Steinfeld syndrome is a rare disorder with a variety of symptoms. A person with Steinfeld syndrome will have holoprosencephaly. Holoprosencephaly is where a part of the brain known as the forebrain does not develop fully. This causes someone with Steinfeld syndrome to have eye, nose, and upper lip deformities. Steinfeld syndrome may cause microphthalmia, which is when the eyes are too small. People with Steinfeld syndrome may not have a nose and they may have ear deformities and hearing loss. People with this syndrome may also have a cleft lip or cleft palate. A cleft lip is a deformity of the upper lip. A cleft palate is a hole in the roof of the mouth. A person with Steinfeld syndrome will not have thumbs, and he/she may have a deformed spine.
People with Steinfeld syndrome will have a malformed heart and kidneys. The heart pumps blood through the body. The kidneys remove waste from the blood by creating urine. Malformed organs can cause the organ to not work properly which can lead to many different health problems. These symptoms vary and can sometimes lead to death before a baby with Steinfeld syndrome is born, or shortly after birth.

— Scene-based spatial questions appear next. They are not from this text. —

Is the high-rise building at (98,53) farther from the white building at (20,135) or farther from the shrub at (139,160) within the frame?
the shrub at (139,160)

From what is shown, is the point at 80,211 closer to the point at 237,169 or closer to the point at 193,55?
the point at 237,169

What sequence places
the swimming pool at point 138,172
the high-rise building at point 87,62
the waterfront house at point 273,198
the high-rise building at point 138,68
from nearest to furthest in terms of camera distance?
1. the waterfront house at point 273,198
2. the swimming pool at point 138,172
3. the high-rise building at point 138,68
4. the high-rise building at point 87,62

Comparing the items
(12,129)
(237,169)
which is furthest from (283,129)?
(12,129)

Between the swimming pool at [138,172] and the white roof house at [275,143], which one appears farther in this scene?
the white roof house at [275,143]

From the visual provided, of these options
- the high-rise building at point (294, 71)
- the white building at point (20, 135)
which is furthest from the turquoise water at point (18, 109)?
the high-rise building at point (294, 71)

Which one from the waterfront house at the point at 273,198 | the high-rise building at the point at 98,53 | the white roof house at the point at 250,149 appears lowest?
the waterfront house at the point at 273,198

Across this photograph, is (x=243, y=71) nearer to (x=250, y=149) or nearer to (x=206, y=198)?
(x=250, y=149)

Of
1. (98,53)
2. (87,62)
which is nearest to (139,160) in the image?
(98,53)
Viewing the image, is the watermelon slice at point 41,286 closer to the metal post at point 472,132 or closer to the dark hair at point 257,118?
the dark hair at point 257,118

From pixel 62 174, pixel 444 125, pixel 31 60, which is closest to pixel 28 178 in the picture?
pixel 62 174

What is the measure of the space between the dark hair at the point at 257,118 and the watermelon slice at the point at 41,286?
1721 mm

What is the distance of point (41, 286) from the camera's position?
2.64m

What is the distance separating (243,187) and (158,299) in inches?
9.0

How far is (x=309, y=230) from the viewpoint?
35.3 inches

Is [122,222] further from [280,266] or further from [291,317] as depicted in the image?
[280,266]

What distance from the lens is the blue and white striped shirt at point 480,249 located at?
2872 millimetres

Steinfeld syndrome is passed down from parents to their children through genes. Genes are sections of DNA that act as instruction manuals for proper growth and development. A person receives genes from both parents. Steinfeld syndrome is most likely inherited in an autosomal dominant pattern. This means that one mutation (genetic change in a gene) from one parent is inherited by a child in order to cause the disorder.
The exact gene that causes the symptoms of Steinfeld syndrome is unknown. If you or a family member has been diagnosed with Steinfeld syndrome talk to your doctor about the most current treatment options. Support groups are also good sources of support and information.